Objective: Advanced Trauma Life Support guidelines recommend only 1 L of intravenous (IV) crystalloid before transitioning to blood products. We sought to determine if receiving >1 L of IV crystalloid during the initial resuscitation is associated with worse outcomes. We also sought to determine if receiving no crystalloids is associated with better outcomes.
Methods: We performed a single center retrospective study using trauma registry data, which was supplemented by manual chart review. We only included patients who had an initial heart rate ≥ 100 beats/min or a systolic blood pressure ≤ 90 mmHg. For each patient, we determined the total amount of IV crystalloid administered in the first 3 h after arrival to the hospital plus prehospital crystalloid. We performed multivariate regression analyses to determine if there is an association between the administration of >1 L of crystalloids or no crystalloids with in-hospital mortality, hospital length of stay (LOS), or packed red blood cells (PRBCs) transfused.
Results: Between January 1, 2018 and September 30, 2019, there were 878 who met criteria for enrollment. Among those, 55.0% received ≤1 L of IV crystalloids, and 45.0% received >1 L. Multivariate analyses showed no significant association between receiving >1 L and mortality (p = 0.61) or PRBCs transfused (p = 0.29), but patients who received >1 L had longer hospital LOS (p = 0.04). We found no association between receiving no crystalloids and mortality, PRBCs transfused, or LOS.

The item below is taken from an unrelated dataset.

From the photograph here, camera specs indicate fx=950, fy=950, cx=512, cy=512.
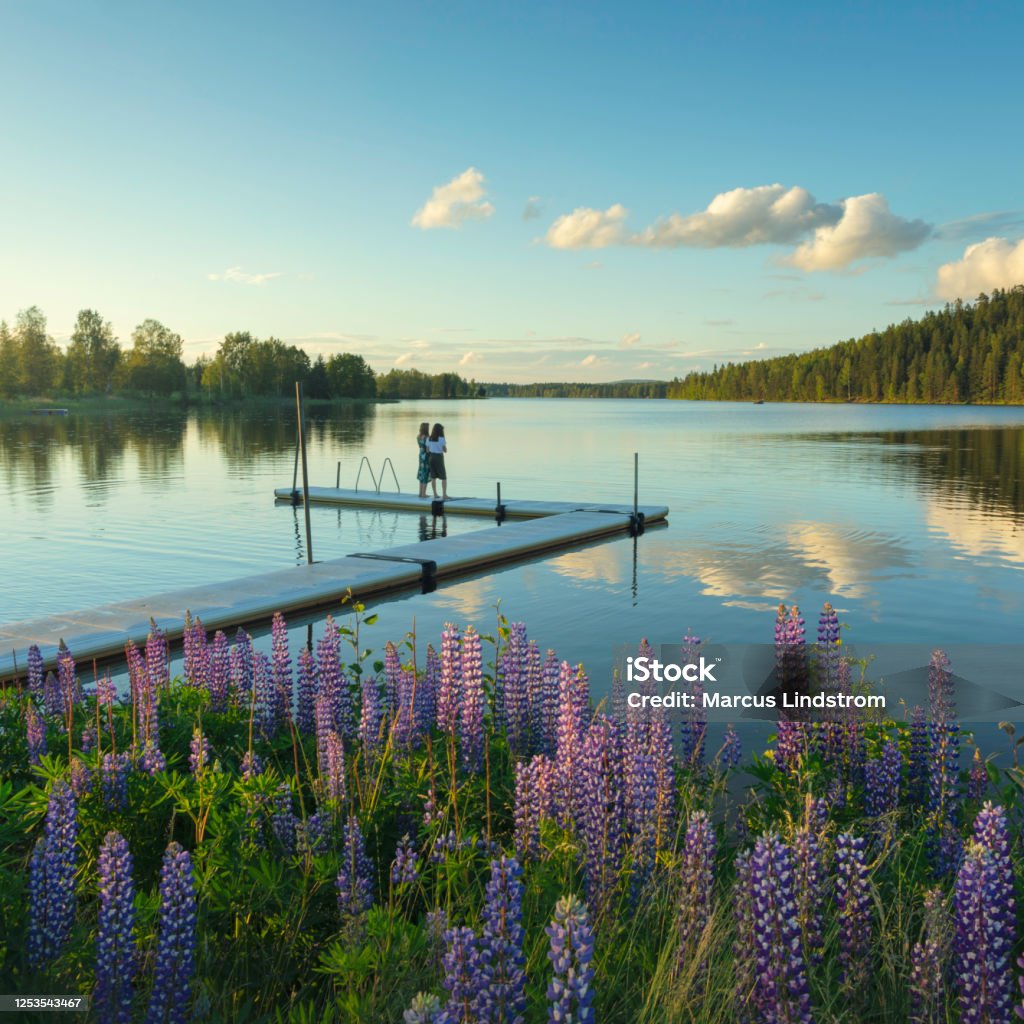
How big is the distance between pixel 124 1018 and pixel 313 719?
12.8 ft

Conclusion: On a multivariate analysis of trauma patients, we did not find an association between the administration of >1 L of IV crystalloid and in-hospital mortality or the volume of PRBCs transfused. However, receiving >1 L of crystalloids was associated with a longer hospital LOS. We found no benefit to completely withholding crystalloids.
Zitek T, Ataya R, Farino L, Mohammed S, Miller G. Is the use of greater than 1 L of intravenous crystalloids associated with worse outcomes in trauma patients? Am J Emerg Med. 2020 Dec 10;40:32-36. doi: 10.1016/j.ajem.2020.12.013. Epub ahead of print. PMID: 33340875.